Would I recommend Thinking, Fast and Slow by Daniel Kahneman? It’s a very interesting book on how our thinking works and it can open up your mind about your own behaviour. But I mind you, only start reading it if you read a lot and you don’t rush to start another book anytime soon.
I find it very difficult to put down books. If something is really bad, I might put it down. But if I find something interesting even if it doesn’t match exactly what I was looking for, I’ll likely keep on reading.
This book didn’t exactly match what I was looking for, but it’s definitely a very good book, so I kept on reading.
Let me share a few words on the author and the main idea behind this book.
Daniel Kahneman is a psychologist and economist who researched extensively the psychology of judgement and how people make decisions. These led him to behavioural economics. His work on this subject was rewarded with the Nobel Prize in Economic Sciences.
He often referred to Amos Tversky in his book. Tversky is another psychologist who he worked a lot and became friends with. They studied a lot about how we - humans - make errors from our heuristics and biases. As a result, they developed prospect theory. Now let’s discuss a couple of the ideas presented in Thinking, Fast and Slow.
The two systems
First and foremost, there are no two distinct physical systems in our brains, this is a simplification. It’s an abstraction of how the brain works. If we examine how we think, how we react, we can recognize two patterns, two distinct systems.

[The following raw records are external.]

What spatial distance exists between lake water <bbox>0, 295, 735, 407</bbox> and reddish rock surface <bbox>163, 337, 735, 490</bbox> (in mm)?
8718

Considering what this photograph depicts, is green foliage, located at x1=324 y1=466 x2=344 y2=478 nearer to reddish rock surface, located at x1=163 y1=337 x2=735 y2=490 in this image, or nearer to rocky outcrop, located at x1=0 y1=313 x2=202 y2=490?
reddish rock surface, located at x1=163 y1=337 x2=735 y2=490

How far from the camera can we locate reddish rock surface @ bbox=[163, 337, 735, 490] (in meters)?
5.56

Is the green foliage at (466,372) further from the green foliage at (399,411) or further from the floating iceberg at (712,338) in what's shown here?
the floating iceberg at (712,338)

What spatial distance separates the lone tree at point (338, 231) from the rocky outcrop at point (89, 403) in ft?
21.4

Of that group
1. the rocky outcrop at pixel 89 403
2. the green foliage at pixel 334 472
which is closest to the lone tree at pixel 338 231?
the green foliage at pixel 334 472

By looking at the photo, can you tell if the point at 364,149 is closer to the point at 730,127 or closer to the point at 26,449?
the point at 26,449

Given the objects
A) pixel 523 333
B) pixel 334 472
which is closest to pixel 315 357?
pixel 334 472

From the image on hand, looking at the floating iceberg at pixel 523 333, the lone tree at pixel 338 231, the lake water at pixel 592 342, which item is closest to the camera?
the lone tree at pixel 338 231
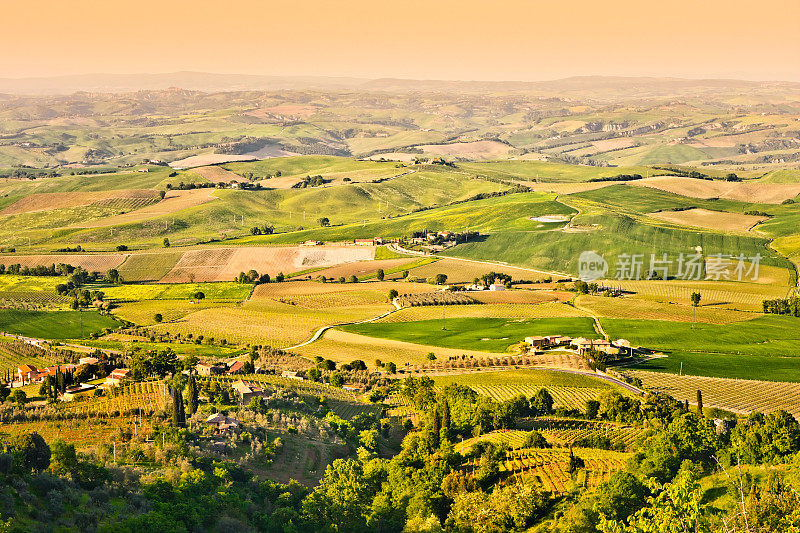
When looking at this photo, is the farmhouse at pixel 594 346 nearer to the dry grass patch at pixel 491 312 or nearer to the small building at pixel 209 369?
the dry grass patch at pixel 491 312

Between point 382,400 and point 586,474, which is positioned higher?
point 586,474

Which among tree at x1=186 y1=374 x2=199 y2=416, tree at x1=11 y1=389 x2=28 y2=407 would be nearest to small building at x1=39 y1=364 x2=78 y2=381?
tree at x1=11 y1=389 x2=28 y2=407

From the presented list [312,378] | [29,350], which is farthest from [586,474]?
[29,350]

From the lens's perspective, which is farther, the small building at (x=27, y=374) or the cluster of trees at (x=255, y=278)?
the cluster of trees at (x=255, y=278)

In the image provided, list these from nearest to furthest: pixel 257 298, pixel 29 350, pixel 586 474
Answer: pixel 586 474 < pixel 29 350 < pixel 257 298

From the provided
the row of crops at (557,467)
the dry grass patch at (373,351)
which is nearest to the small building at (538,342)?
the dry grass patch at (373,351)

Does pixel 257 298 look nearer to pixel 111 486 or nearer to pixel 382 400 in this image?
pixel 382 400


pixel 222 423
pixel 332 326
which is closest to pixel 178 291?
pixel 332 326
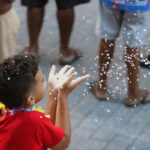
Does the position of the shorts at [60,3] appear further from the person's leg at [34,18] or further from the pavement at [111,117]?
the pavement at [111,117]

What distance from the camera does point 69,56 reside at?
4.04 metres

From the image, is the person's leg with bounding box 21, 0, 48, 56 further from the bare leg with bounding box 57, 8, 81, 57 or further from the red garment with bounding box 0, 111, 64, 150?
the red garment with bounding box 0, 111, 64, 150

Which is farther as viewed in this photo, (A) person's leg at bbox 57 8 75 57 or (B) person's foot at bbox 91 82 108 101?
(A) person's leg at bbox 57 8 75 57

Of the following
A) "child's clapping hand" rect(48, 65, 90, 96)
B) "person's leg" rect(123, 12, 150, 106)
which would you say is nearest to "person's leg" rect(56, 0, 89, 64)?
"person's leg" rect(123, 12, 150, 106)

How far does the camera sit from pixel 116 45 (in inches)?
131

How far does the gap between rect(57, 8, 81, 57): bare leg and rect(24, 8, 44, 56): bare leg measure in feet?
0.68

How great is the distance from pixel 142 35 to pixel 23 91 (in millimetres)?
1715

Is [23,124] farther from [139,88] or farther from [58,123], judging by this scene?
[139,88]

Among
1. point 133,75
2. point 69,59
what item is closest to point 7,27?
point 69,59

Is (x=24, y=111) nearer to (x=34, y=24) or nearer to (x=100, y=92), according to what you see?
(x=100, y=92)

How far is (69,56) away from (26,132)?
90.9 inches

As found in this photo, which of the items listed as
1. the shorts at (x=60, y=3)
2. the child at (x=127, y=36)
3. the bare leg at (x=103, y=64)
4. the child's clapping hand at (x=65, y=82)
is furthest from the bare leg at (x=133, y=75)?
the child's clapping hand at (x=65, y=82)

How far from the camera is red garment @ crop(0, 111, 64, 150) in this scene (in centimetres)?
178

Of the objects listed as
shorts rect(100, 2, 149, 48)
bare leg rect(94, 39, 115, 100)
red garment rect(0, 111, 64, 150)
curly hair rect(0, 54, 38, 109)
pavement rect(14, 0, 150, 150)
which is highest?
curly hair rect(0, 54, 38, 109)
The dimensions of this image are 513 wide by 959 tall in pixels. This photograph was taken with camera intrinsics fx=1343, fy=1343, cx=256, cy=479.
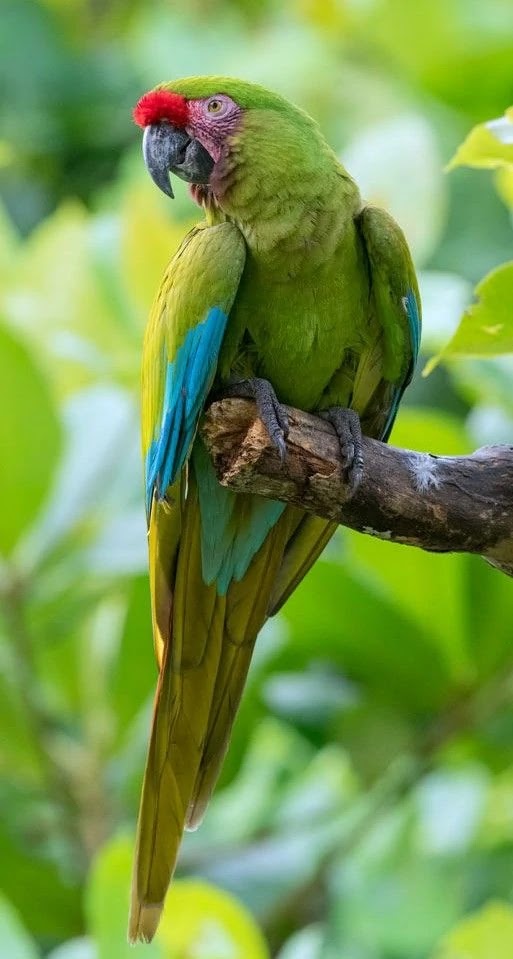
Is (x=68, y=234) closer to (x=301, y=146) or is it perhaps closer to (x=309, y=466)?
(x=301, y=146)

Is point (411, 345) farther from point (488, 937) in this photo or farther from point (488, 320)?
point (488, 937)

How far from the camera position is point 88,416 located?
1584mm

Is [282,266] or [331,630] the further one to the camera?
[331,630]

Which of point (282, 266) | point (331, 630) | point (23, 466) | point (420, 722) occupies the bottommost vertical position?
point (420, 722)

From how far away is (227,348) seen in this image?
127 centimetres

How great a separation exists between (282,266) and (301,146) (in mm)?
118

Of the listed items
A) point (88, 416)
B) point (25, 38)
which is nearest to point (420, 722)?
point (88, 416)

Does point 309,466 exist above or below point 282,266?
below

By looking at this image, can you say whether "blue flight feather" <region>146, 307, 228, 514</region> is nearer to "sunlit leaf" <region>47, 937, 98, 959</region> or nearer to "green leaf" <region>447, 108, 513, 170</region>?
"green leaf" <region>447, 108, 513, 170</region>

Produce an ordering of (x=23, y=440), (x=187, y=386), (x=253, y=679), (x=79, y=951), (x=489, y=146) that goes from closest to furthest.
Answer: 1. (x=489, y=146)
2. (x=187, y=386)
3. (x=79, y=951)
4. (x=23, y=440)
5. (x=253, y=679)

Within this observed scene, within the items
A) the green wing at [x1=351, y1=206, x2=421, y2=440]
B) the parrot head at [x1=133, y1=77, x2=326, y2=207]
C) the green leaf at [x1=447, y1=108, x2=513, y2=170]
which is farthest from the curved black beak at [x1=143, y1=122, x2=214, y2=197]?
the green leaf at [x1=447, y1=108, x2=513, y2=170]

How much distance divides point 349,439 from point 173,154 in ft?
1.15

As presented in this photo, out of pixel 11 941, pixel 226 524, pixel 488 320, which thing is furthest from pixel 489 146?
pixel 11 941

System 1 is about reacting quickly. It’s automatic, we could say intuitive. It serves our basic human body functions, it helps us stay alive in a dangerous world. It helps us avoid losses, it’s responsible for our fears.
System 2 is slower. It’s not automatic, it’s rather analytic. If something is not in our instincts, if we do something that requires conscious thinking, like calculating 17 * 24, system 2 is involved.
There is no right or wrong system. Both are needed, both are important and both can make mistakes. Things become overly interesting when these systems are interacting with each other and when their predictions or decisions are in conflict.
Human beings are quite loss averse. Our fear of losing something is much bigger than our joy would be if we won the same thing. Though the exact numbers vary, we should be promised to win 3-7x more money than we could lose.
Let’s say you have these two options:
- 100% chance to gain $450 or 50% chance to gain $1000
- 100% chance to lose $500 or 50% chance to lose $1100
In the first scenario, most people will take the guaranteed win. Although we could make the double with a 50% chance and its future value (0.5*1000 = 500) is higher than the guaranteed 450, most people will not take on the risk.
On the other hand, when are facing a situation where we’d lose anyway, most of us we’ll take some risks to avoid the greater loss. Even if it’s against the odds. Despite the fact that 0.5*1100 (550) is a higher loss than 500, we are so much loss-averse that we’ll take on the risk.
The utility theory would advise otherwise, but we are emotional creatures. We cannot simply maximize the wins and minimize the losses.
We are not so rational.
Our rationality is cheating on us in another way too. We tend to attribute excessive weight to events with low probabilities and insufficient weight to events with high probabilities. We may unconsciously treat an outcome with a probability of 99% as if its probability were 95%, and an outcome with a probability of 1% as if it had a probability of 5%. In other words, we’d often be paralyzed by a tiny chance of failure.
The Endowment Effect
I’m sure you experienced the endowment effect in your own life. It says that you are more likely to retain something that you already own than acquire the same object if you don’t own it yet. It’s very simple to get an example. Imagine your favourite sweater. You’d probably not give it away for the same amount of money that you’d be happy to pay for a new one if you lost it.
Of course, the authors conducted some more interesting experiments. Let’s say you have a ticket to a major sports event. You got the ticket for the nominal price. Then the prices go up and you have a chance to sell the ticket for 3x price. There is a fair chance that you’d not sell it, it’s already yours and you want to go. Even though, economically it’d make sense to make the extra profit. At the same time, you’d not buy the ticket for the 3x price. Does it make sense? According to the endowment effect, it does…
Another experiment was performed with a wine-lower person. He was not willing to buy wine above $35 (in 1975!), but he was also very reluctant to sell below $100. There was nothing in between. Economically it would have made sense for him to buy a bottle of wine worth $50 for him for a price of up to $50 and sell it for anything more. But he didn’t do so. There was this huge gap between the maximum buying price and the minimum selling price.
That’s the Endowment Effect in action.
If you are interested in both psychology and economics, Thinking, Fast and Slow by Daniel Kahneman is a must-read. If you have plenty of time! It’s going to be long. But if you can dedicate the time, you can learn about the above phenomena in detail and much more. I have no regrets about reading it.